Телефон звонит. Мамин номер на экране — без фотографии, потому что мама не любит, когда её фотографируют, говорит «камера забирает последнее, что у меня осталось — право быть некрасивой», — и я смотрю на этот номер, и внутри меня происходит что-то такое, от чего хочется одновременно взять трубку и швырнуть телефон в стену, потому что мама услышит, мама всегда слышит, мама — единственный человек на планете, от которого невозможно спрятаться ни за маской, ни за фасадом, ни за голосом, выкованным в три недели вранья, — мама слышит не слова, а то, что между словами, то, что я прячу даже от себя, то, что лежит на самом дне, под бетоном, под арматурой, под всеми моими блокнотами и скриншотами и подписчиками.

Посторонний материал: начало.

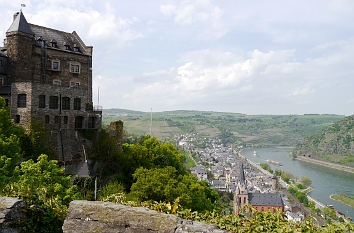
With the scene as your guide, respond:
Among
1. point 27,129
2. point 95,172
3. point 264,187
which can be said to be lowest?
point 264,187

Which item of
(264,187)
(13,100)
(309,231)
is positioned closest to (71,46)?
(13,100)

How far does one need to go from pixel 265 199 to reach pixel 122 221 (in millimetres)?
93495

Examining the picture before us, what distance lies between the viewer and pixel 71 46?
116 ft

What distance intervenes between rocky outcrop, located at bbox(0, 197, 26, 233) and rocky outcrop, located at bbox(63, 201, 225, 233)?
140cm

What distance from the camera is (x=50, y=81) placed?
109 ft

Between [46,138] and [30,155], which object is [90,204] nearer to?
[30,155]

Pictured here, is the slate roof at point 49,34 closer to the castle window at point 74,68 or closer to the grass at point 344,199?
the castle window at point 74,68

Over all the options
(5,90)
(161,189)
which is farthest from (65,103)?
(161,189)

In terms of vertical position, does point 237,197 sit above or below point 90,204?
below

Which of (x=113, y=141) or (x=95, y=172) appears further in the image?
(x=113, y=141)

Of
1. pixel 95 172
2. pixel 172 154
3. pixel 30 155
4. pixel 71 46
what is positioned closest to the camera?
Answer: pixel 30 155

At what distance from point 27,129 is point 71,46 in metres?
14.2

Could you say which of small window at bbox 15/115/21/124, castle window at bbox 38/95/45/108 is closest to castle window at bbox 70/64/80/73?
castle window at bbox 38/95/45/108

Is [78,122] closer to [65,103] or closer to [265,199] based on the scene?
[65,103]
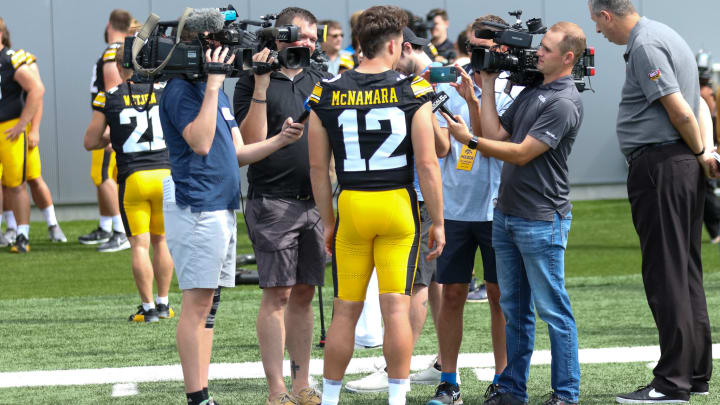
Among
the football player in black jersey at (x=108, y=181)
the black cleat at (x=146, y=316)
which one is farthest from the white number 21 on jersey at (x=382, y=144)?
the football player in black jersey at (x=108, y=181)

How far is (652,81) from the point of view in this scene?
4.97 metres

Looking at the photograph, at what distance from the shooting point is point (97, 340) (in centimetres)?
696

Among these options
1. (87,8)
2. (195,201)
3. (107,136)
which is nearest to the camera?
(195,201)

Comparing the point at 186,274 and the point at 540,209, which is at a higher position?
the point at 540,209

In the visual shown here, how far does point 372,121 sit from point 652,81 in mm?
1470

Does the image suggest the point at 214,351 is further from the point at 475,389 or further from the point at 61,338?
the point at 475,389

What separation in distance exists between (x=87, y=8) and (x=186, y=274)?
9.78 meters

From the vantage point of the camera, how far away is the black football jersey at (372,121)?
444 cm

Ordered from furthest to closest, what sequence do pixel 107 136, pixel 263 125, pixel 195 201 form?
pixel 107 136 < pixel 263 125 < pixel 195 201

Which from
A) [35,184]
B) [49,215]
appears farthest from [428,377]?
[49,215]

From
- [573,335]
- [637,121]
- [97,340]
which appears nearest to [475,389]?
[573,335]

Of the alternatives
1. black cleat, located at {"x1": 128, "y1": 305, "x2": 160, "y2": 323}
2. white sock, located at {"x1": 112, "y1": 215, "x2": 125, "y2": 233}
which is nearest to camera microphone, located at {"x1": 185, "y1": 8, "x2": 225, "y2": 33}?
black cleat, located at {"x1": 128, "y1": 305, "x2": 160, "y2": 323}

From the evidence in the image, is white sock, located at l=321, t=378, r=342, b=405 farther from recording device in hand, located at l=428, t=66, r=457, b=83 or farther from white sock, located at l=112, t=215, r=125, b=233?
white sock, located at l=112, t=215, r=125, b=233

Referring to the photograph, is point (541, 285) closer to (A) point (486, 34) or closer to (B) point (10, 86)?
(A) point (486, 34)
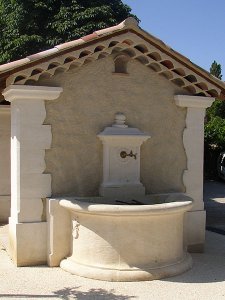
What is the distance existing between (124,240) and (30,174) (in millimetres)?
1864

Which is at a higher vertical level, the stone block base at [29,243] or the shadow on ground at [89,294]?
the stone block base at [29,243]

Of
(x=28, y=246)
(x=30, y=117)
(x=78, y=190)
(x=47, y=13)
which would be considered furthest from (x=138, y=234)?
(x=47, y=13)

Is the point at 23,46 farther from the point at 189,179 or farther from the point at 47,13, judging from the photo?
the point at 189,179

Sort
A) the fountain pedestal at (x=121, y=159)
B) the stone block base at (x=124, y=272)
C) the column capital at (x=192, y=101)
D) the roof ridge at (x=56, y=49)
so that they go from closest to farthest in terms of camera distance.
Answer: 1. the stone block base at (x=124, y=272)
2. the roof ridge at (x=56, y=49)
3. the fountain pedestal at (x=121, y=159)
4. the column capital at (x=192, y=101)

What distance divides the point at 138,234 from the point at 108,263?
2.10 ft

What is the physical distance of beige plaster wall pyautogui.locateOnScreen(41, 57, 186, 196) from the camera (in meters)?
7.41

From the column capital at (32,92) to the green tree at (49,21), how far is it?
10860mm

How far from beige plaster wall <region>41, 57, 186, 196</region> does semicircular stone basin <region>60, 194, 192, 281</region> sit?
Result: 28.6 inches

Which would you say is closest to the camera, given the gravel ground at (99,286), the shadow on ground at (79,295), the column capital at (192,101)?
the shadow on ground at (79,295)

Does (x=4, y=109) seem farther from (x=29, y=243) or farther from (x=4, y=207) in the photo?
(x=29, y=243)

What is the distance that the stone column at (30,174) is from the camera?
7156 millimetres

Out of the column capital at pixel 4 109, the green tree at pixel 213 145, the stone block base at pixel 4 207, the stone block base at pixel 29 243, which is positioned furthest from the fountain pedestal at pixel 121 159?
the green tree at pixel 213 145

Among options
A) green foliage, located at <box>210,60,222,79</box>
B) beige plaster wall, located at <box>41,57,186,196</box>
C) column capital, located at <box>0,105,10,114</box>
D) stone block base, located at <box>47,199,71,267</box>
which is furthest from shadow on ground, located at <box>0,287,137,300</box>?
green foliage, located at <box>210,60,222,79</box>

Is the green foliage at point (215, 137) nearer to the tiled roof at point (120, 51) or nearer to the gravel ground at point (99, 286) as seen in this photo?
the tiled roof at point (120, 51)
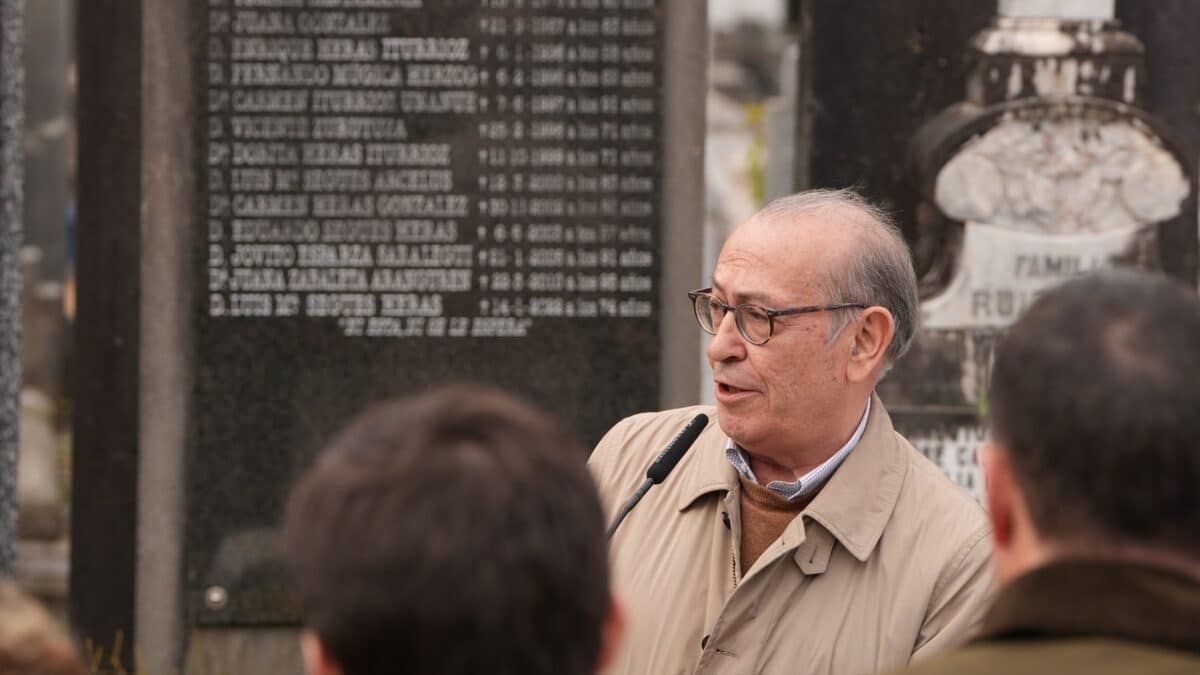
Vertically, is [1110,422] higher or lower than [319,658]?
higher

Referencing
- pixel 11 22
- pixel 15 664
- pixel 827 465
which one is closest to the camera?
pixel 15 664

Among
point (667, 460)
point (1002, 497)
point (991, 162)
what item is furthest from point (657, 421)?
point (991, 162)

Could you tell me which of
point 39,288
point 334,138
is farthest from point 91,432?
point 39,288

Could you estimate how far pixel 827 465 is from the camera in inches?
115

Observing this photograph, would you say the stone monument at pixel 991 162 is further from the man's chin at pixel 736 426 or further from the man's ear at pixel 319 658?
the man's ear at pixel 319 658

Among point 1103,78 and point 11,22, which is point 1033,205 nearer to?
point 1103,78

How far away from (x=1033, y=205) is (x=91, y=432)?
9.69 ft

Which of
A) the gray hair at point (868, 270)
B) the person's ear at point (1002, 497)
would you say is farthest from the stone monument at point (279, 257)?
the person's ear at point (1002, 497)

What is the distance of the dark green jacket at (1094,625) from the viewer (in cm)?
148

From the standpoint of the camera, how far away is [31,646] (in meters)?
1.76

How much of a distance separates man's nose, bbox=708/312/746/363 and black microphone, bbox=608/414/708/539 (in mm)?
127

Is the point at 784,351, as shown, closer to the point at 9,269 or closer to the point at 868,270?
the point at 868,270

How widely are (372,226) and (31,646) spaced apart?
344 cm

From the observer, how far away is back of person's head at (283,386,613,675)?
1.47 metres
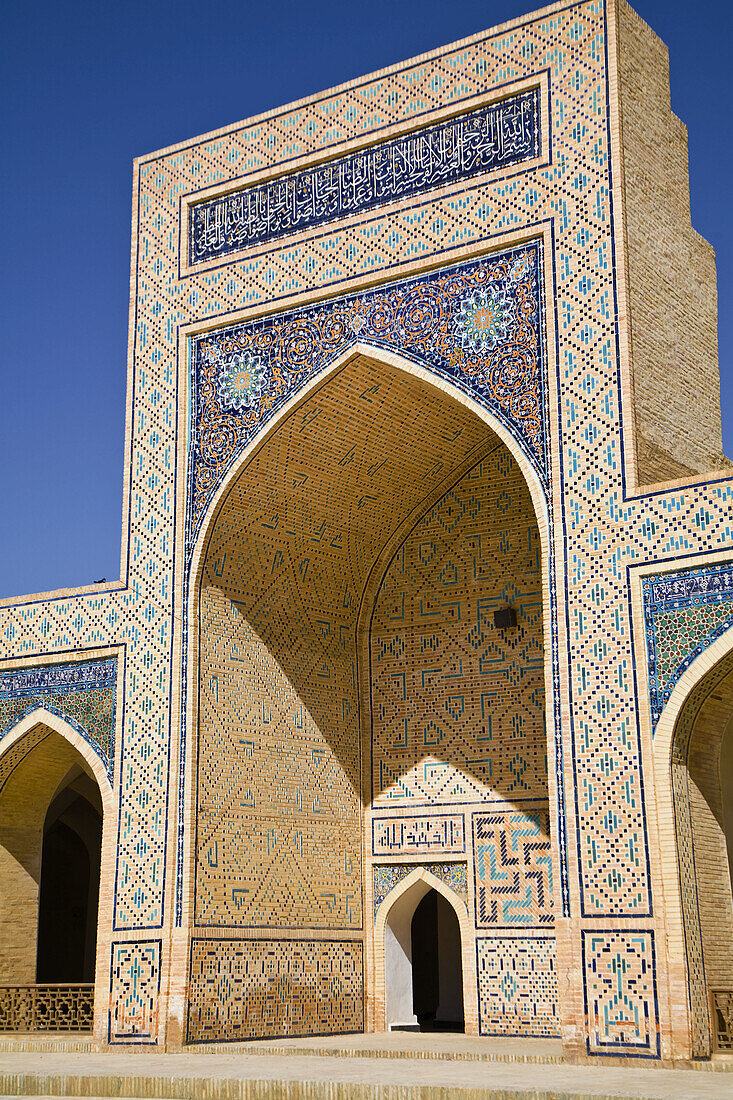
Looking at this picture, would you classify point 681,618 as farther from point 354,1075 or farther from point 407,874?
point 407,874

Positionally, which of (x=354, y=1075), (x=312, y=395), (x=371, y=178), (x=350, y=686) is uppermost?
(x=371, y=178)

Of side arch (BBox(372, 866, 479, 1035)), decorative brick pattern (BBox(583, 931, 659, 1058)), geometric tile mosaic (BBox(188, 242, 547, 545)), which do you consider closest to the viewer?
decorative brick pattern (BBox(583, 931, 659, 1058))

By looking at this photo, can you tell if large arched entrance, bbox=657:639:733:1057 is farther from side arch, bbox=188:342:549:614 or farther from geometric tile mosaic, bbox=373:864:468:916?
geometric tile mosaic, bbox=373:864:468:916

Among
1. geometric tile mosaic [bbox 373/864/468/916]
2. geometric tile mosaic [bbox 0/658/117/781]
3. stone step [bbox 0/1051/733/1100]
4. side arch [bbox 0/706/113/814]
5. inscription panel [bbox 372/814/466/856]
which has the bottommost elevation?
stone step [bbox 0/1051/733/1100]

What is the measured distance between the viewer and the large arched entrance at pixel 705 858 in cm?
626

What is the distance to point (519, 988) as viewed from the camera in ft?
26.5

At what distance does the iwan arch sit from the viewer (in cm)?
658

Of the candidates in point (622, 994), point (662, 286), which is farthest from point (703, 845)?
point (662, 286)

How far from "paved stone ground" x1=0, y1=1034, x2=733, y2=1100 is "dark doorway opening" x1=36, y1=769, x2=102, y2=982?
424cm

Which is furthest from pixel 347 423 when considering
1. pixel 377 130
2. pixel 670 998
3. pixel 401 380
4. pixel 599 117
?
pixel 670 998

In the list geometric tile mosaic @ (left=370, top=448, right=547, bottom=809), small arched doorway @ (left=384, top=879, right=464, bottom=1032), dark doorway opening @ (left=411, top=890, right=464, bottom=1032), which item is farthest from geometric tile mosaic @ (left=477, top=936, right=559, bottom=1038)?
dark doorway opening @ (left=411, top=890, right=464, bottom=1032)

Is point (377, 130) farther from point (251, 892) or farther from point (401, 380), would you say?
point (251, 892)

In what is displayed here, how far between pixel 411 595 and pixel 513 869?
1958 millimetres

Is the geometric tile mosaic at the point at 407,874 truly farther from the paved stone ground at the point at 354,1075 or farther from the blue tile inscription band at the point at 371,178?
the blue tile inscription band at the point at 371,178
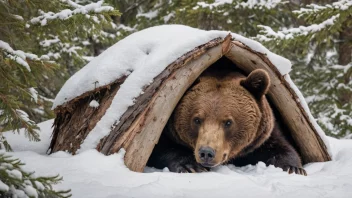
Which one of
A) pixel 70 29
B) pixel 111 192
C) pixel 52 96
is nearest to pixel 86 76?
pixel 70 29

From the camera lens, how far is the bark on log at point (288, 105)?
15.3ft

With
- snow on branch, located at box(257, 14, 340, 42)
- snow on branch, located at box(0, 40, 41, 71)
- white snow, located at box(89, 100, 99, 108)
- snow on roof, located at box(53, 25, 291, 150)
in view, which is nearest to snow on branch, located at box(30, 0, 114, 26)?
snow on roof, located at box(53, 25, 291, 150)

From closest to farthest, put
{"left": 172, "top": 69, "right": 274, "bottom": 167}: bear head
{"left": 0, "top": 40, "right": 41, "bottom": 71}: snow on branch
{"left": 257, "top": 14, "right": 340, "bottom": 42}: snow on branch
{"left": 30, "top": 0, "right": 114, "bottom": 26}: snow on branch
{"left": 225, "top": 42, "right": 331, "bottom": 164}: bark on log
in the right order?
{"left": 0, "top": 40, "right": 41, "bottom": 71}: snow on branch, {"left": 30, "top": 0, "right": 114, "bottom": 26}: snow on branch, {"left": 172, "top": 69, "right": 274, "bottom": 167}: bear head, {"left": 225, "top": 42, "right": 331, "bottom": 164}: bark on log, {"left": 257, "top": 14, "right": 340, "bottom": 42}: snow on branch

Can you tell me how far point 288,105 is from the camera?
15.9ft

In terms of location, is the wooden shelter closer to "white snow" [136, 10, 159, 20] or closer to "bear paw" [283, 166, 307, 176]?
"bear paw" [283, 166, 307, 176]

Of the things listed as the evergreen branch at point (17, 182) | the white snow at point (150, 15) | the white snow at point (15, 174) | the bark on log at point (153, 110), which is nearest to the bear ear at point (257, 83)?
the bark on log at point (153, 110)

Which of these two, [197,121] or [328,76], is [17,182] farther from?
[328,76]

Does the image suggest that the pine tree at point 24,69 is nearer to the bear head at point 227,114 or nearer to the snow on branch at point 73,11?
the snow on branch at point 73,11

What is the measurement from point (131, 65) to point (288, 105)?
5.61 feet

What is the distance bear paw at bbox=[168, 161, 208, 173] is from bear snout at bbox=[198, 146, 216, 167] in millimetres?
296

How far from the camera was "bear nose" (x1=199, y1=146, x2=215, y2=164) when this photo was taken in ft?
13.0

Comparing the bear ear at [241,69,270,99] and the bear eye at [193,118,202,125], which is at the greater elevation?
the bear ear at [241,69,270,99]

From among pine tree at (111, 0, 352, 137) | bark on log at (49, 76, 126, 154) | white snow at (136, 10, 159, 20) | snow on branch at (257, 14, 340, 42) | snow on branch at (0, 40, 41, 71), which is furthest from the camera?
white snow at (136, 10, 159, 20)

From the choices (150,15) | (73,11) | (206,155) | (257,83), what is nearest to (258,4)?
(150,15)
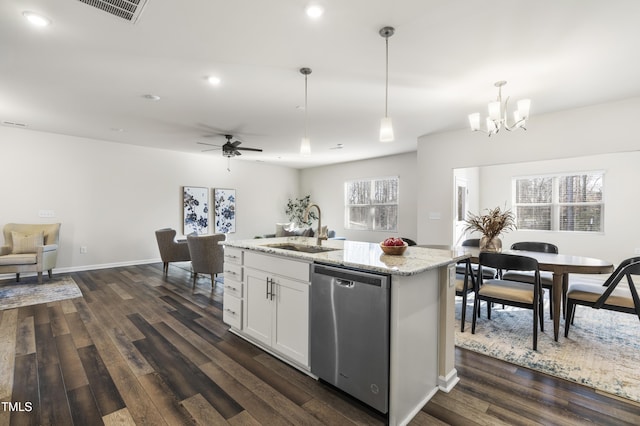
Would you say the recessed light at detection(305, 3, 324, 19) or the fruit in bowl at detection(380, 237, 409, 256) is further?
the fruit in bowl at detection(380, 237, 409, 256)

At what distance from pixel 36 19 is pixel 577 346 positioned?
16.7 ft

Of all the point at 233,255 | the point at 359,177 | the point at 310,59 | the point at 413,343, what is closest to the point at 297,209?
the point at 359,177

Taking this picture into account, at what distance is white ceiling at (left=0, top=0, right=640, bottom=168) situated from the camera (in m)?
2.08

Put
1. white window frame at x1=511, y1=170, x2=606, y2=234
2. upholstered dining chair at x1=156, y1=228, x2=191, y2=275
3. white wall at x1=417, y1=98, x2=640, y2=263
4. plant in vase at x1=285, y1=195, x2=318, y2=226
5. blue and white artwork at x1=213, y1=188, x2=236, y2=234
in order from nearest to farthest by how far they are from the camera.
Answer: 1. white wall at x1=417, y1=98, x2=640, y2=263
2. white window frame at x1=511, y1=170, x2=606, y2=234
3. upholstered dining chair at x1=156, y1=228, x2=191, y2=275
4. blue and white artwork at x1=213, y1=188, x2=236, y2=234
5. plant in vase at x1=285, y1=195, x2=318, y2=226

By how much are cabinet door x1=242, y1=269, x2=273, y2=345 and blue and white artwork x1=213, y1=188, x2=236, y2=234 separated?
520cm

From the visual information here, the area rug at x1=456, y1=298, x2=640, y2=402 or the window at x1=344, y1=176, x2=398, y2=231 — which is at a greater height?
the window at x1=344, y1=176, x2=398, y2=231

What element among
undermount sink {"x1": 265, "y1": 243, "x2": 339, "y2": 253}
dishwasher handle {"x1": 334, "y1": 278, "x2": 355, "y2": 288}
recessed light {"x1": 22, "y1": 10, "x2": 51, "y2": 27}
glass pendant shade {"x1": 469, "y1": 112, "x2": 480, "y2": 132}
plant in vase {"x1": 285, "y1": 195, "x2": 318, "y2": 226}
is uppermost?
recessed light {"x1": 22, "y1": 10, "x2": 51, "y2": 27}

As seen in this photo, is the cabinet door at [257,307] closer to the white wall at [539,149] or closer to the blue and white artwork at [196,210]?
the white wall at [539,149]

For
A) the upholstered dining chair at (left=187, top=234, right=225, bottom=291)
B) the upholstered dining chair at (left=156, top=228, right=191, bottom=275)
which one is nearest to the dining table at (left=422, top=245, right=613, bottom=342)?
the upholstered dining chair at (left=187, top=234, right=225, bottom=291)

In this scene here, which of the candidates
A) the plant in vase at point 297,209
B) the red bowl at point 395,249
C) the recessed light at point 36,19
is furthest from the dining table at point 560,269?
the plant in vase at point 297,209

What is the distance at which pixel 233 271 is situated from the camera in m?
2.90

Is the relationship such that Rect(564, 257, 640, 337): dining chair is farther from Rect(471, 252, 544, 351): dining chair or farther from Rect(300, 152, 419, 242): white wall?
Rect(300, 152, 419, 242): white wall

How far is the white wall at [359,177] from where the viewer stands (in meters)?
7.12

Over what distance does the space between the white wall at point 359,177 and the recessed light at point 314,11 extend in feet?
17.6
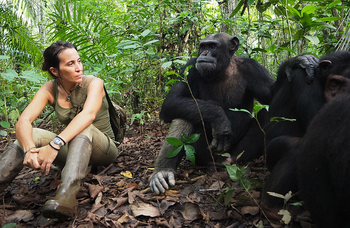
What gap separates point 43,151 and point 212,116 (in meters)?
2.18

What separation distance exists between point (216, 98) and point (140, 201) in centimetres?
196

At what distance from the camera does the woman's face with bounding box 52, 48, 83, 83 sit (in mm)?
3930

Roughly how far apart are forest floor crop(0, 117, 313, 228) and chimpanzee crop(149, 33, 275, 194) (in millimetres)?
422

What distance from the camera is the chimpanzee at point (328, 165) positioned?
2016mm

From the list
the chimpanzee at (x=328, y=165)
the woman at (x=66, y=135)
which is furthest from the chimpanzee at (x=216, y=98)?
the chimpanzee at (x=328, y=165)

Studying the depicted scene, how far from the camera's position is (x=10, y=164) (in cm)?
358

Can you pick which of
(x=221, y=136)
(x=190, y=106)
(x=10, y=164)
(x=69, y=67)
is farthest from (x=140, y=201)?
(x=69, y=67)

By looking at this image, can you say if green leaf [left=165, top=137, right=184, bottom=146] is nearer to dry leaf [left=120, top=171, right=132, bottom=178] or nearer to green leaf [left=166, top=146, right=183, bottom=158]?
green leaf [left=166, top=146, right=183, bottom=158]

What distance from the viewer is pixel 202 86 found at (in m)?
4.71

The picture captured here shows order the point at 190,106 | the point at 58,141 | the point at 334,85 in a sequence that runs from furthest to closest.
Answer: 1. the point at 190,106
2. the point at 58,141
3. the point at 334,85

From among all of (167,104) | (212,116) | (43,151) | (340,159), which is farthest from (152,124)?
(340,159)

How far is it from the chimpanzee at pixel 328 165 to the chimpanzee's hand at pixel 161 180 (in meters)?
1.75

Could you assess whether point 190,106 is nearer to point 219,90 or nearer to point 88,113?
point 219,90

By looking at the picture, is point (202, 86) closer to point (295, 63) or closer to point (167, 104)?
point (167, 104)
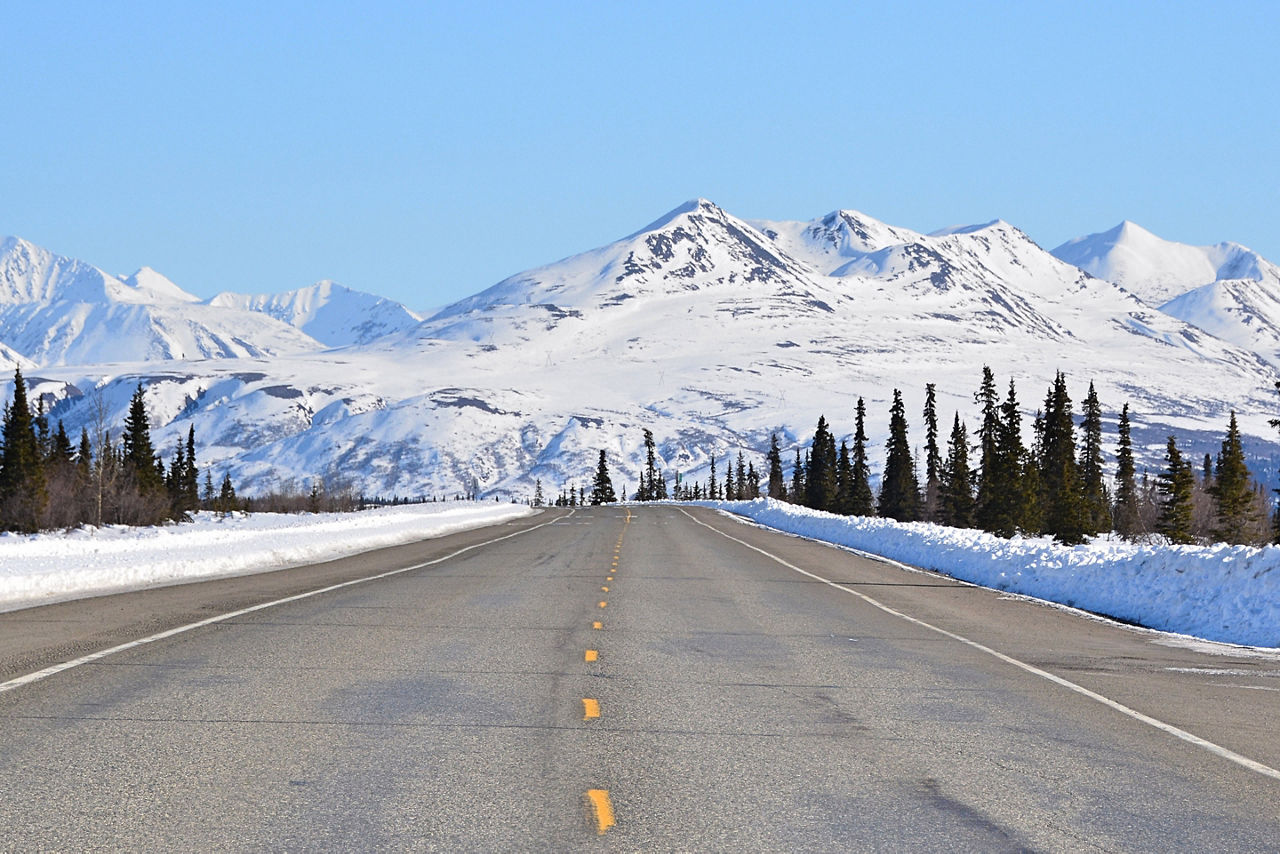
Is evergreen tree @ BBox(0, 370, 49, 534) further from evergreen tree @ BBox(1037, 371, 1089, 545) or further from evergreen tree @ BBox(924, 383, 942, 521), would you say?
evergreen tree @ BBox(924, 383, 942, 521)

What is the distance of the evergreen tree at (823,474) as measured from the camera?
139 metres

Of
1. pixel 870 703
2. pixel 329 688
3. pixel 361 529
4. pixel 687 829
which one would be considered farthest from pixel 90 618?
pixel 361 529

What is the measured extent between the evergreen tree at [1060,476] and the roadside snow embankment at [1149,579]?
52.0m

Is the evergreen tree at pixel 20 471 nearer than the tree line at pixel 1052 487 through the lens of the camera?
No

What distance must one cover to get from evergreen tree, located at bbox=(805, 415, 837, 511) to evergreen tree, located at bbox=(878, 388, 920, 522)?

Беру трубку на четвёртом гудке — не на первом, как раньше, не с той радостной поспешностью, с которой хватала телефон, услышав её имя, а на четвёртом, потому что мне нужны эти три лишних гудка, чтобы натянуть последнюю маску, самую сложную, самую тонкую, ту, которую я ни разу не надевала для мамы и которая, я знаю, не продержится дольше двух минут.
— Привет, мам.
— Евочка. — Голос тёплый, низкий, с лёгкой хрипотцой, которая появилась у неё лет пять назад и которую врачи объясняют «возрастными изменениями связок», а я объясняю тридцатью годами непроизнесённых слов, которые осели в горле и остались там навсегда, как осадок на дне бутылки, как соль на стенках чайника, как всё, что накапливается, когда не выплёскиваешь. — Как Максим?
Первый вопрос — всегда про него. Не «как ты», не «как дела», не «как здоровье» — «как Максим», потому что для мамы Максим — это моя безопасность, мой якорь, моё доказательство того, что у её дочери получилось то, что не получилось у неё самой, — удержать мужчину, построить дом, не оказаться в пустой квартире с котом и Достоевским, — и каждый раз, когда она спрашивает «как Максим», она на самом деле спрашивает «ты ещё в безопасности?», и каждый раз я отвечала «хорошо», и каждый раз это было правдой, и каждый раз мама выдыхала на том конце провода, тихо, почти незаметно, и этот выдох был выдохом женщины, которая проверила замок на двери и убедилась, что он цел.
— Хорошо, — говорю я.
И впервые за три недели это слово застревает у меня в горле, как кость, как осколок, как тот гвоздь, который я вбивала в себя, читая переписку Максима с Дианой, — «хорошо» не проходит, оно слишком большое для моего горла, слишком тяжёлое для моего языка, слишком лживое для моей мамы, которая прочитала записку «прости, я нашёл себя» и убрала её в ящик, не сказав ни слова, — и я понимаю, что через секунду она услышит эту кость в моём голосе, через секунду она узнает, через секунду всё рухнет, потому что врать маме — это не то же самое, что врать Максиму или Диане, врать маме — это врать себе, а себе я уже не могу, не хочу, не буду.